Столовая-вот место, где пока я чувствую себя всего лучше. Верно, что и тут все происходящее кажется мне нереальным, словно разыгрывается в некоем выдуманном мире; но тут я хотя бы среди людей, да и многие из них мне знакомы. Пища, которую я принимаю, удовольствия мне не доставляет. Народ помоложе во всем обвиняет повара: не готовит, мол, вкусно; но мне кажется, дело совсем не в этом. В детские годы я с аппетитом уплетал ломоть хлеба, присыпанный солью, а уж если к нему полагался ломтик поджаренного сала, я чувствовал себя на верху блаженства. Но тогда я питал свои клетки, которые росли, питал кровь, которая буйно циркулировала. Теперь же, в преклонном возрасте, питать было нечего. Все во мне завершило развитие, старело и клонилось к закату. Я мог бы жить, вообще не принимая никакой пищи. Теперь я в состоянии объяснить себе, почему одна наша соседка давних времен, хотя и жила бедно, в недостатке, так и оставалась толстухой.

Все посетители столовой уже привыкли к тому, что я покидаю ее последним. Да и как иначе? Дома, хоть меня и обступают воспоминания, я один, а здесь, среди людей, хватает и шума, и движения, и разговоров, и улыбок, и смеха. Ах, как прекрасно все это. Вот дочь одного талантливого писателя. Ей семнадцать лет. В ней сконцентрирована вся прелесть юности — чистая, полуневинная-полулукавая улыбка, кожа, гладкая как лепесток розы, черные как смоль волосы, грациозная поступь и изящные жесты, непреодолимо, как магнит, притягивающие взгляды. А вот тринадцатилетний паренек, сын другого писателя. Подвижен, как ртуть. На лице читается каждая мысль, каждое чувство; жизнь бьет ключом в улыбке, в гневе; жизнь просто распирает этого подростка. Такая всепобеждающая сила — приятное зрелище. Знает она немного, но зато знает самое существенное: что жизнь принадлежит ей, что отнять эту жизнь у нее ничто не в состоянии, что именно предметы ее мыслей, желаний и мечтаний, цель действий — есть истина и добро мира.

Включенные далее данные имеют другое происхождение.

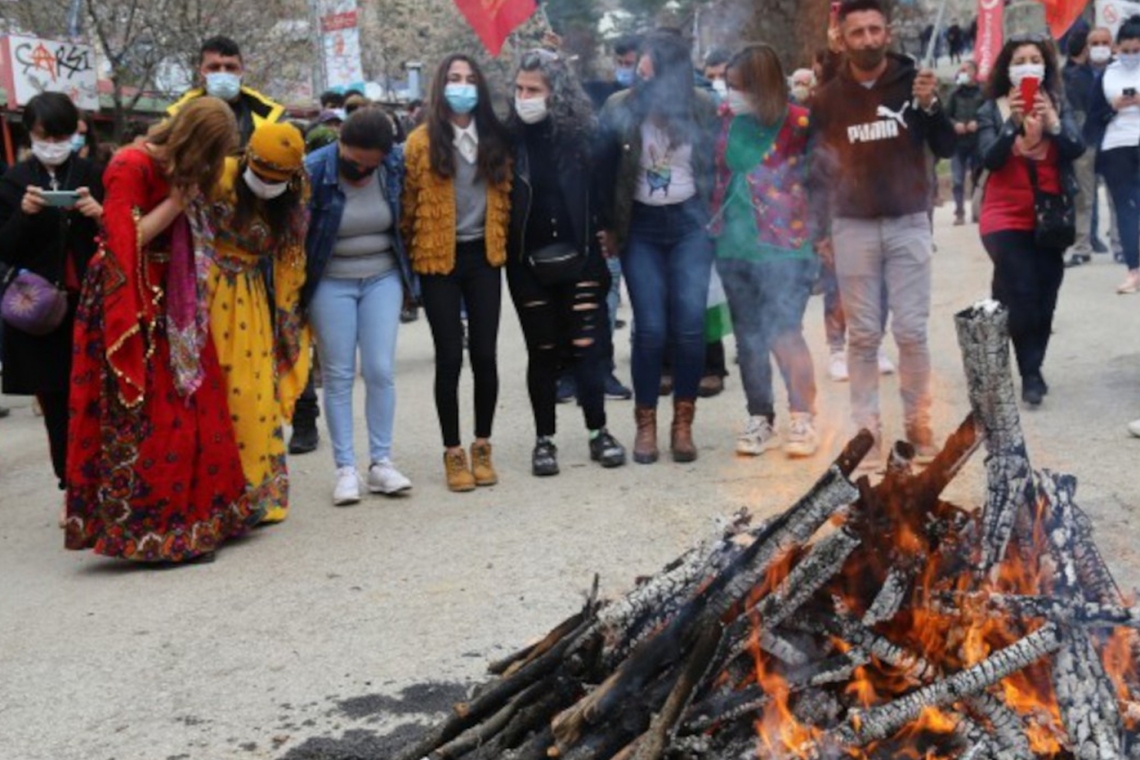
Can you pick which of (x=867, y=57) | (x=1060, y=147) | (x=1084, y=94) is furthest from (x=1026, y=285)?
(x=1084, y=94)

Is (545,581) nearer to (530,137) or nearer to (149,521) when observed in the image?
(149,521)

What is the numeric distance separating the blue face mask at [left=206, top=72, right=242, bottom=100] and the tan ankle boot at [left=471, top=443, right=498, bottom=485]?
228cm

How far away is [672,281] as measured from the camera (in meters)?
6.96

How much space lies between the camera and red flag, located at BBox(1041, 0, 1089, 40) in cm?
1095

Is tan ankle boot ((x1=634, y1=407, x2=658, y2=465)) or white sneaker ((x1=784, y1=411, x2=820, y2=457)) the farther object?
tan ankle boot ((x1=634, y1=407, x2=658, y2=465))

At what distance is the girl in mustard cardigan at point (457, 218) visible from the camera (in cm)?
660

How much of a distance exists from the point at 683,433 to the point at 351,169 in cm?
208

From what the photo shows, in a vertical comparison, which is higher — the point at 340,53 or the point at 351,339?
the point at 340,53

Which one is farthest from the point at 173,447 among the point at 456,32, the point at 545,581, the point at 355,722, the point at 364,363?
the point at 456,32

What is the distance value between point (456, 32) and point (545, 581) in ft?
44.9

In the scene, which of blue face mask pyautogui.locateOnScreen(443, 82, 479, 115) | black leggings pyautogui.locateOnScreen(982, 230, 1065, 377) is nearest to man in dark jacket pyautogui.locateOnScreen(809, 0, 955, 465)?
black leggings pyautogui.locateOnScreen(982, 230, 1065, 377)

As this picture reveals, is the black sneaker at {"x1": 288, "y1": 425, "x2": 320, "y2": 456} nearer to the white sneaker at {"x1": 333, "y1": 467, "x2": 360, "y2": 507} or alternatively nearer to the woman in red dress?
the white sneaker at {"x1": 333, "y1": 467, "x2": 360, "y2": 507}

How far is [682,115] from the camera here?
6906mm

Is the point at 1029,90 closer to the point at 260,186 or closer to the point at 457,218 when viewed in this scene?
the point at 457,218
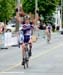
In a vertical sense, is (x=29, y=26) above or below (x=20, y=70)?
above

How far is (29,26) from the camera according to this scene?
682 inches

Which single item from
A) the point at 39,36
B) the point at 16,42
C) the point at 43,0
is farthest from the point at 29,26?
the point at 43,0

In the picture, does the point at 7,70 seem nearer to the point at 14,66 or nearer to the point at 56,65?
the point at 14,66

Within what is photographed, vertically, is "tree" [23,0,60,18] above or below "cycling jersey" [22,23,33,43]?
below

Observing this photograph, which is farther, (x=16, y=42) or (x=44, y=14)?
(x=44, y=14)

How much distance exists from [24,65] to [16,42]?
17.3 metres

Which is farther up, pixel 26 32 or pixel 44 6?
pixel 26 32

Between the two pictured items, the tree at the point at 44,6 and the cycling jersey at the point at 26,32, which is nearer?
the cycling jersey at the point at 26,32

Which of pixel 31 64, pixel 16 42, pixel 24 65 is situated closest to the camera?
pixel 24 65

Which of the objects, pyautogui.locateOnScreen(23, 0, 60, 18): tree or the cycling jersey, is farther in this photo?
pyautogui.locateOnScreen(23, 0, 60, 18): tree

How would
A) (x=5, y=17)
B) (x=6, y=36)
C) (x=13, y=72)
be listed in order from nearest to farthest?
(x=13, y=72) → (x=6, y=36) → (x=5, y=17)

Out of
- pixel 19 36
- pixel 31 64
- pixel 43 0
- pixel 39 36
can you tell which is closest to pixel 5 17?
pixel 39 36

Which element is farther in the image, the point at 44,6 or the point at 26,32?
the point at 44,6

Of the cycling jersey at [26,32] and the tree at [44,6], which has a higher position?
the cycling jersey at [26,32]
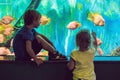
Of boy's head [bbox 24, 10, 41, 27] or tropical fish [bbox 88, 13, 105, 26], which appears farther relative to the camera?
tropical fish [bbox 88, 13, 105, 26]

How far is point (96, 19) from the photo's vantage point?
8.43 ft

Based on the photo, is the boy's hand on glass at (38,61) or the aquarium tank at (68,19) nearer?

— Когда в домино сыграем? — спрашиваю я этого мальчика.

— Да ведь вы всегда побеждаете! — отвечает он. — Поиграем во что-нибудь еще — хотя бы в шахматы!

— Хорошо, — говорю, — но я и в шахматах силен.

— Ничего, это полезно для тренировки, пригодится к соревнованиям пионеров.

А вот и супруга литературного критика Петронова. Я мог бы питать к ней вполне понятную неприязнь, так как в свое время названный литератор несправедливо об рушился на одно мое произведение. Он заклеймил его как враждебное, упадочное, порочное и проч., и проч., и проч. Невзлюби я ее, никто не бросил бы в меня камень. Но все обстоит совершенно иначе. Похоже, у времени совсем иное, чем у нас, людей, мерило ценностей. Среди них вечна лишь красота. Критик мне абсолютно безразличен, а его супруга, по моему теперешнему мнению, восхитительна. Ей сорок с небольшим, но это не лишает ее врожденной прелести. Ее манера говорить, ее стыдливость и мудрость доставляют мне несказанное удовольствие.

Эти люди часто подсаживаются к моему столу. Вижу, что порой моя компания их раздражает, и пытаюсь сам найти им извинения, но должен признаться, подобные случаи нагоняют на меня тоску. Тогда весь мир мне кажется могилой. Где-то там, в ней, моя мать, моя дочь и моя жена. Меня обуревает непреодолимое желание как можно скорее присоединиться к ним, слиться с ними, лишь бы больше ничего не видеть. Эта первичная реакция постепенно ослабевает. Слух снова начинает воспринимать окружающий шум, зрение фиксирует лица и улыбки, кто-то мне кланяется, кто-то приветственно машет рукой. Я закуриваю и вслушиваюсь в себя. Тем временем столовая постепенно пустеет, я медленно поднимаюсь и словно на чужих ногах добираюсь до гардероба, с огромным трудом влезаю в пальто и, одной рукой опираясь на трость, а другой держась за стену, приступаю к спуску по лестнице. Я отправляюсь обратно домой, в свою одинокую комнатку, где меня ждут рукописи. Привязанность к дому, вера в науку, а, возможно, просто мания заставляют писать, восстанавливать атмосферу жизни — моей и моих близких — в надежде, что когда-нибудь их смогут оживить, и мы снова увидимся, и я обрадуюсь им так, как радовался в прежней жизни.

Загрузка...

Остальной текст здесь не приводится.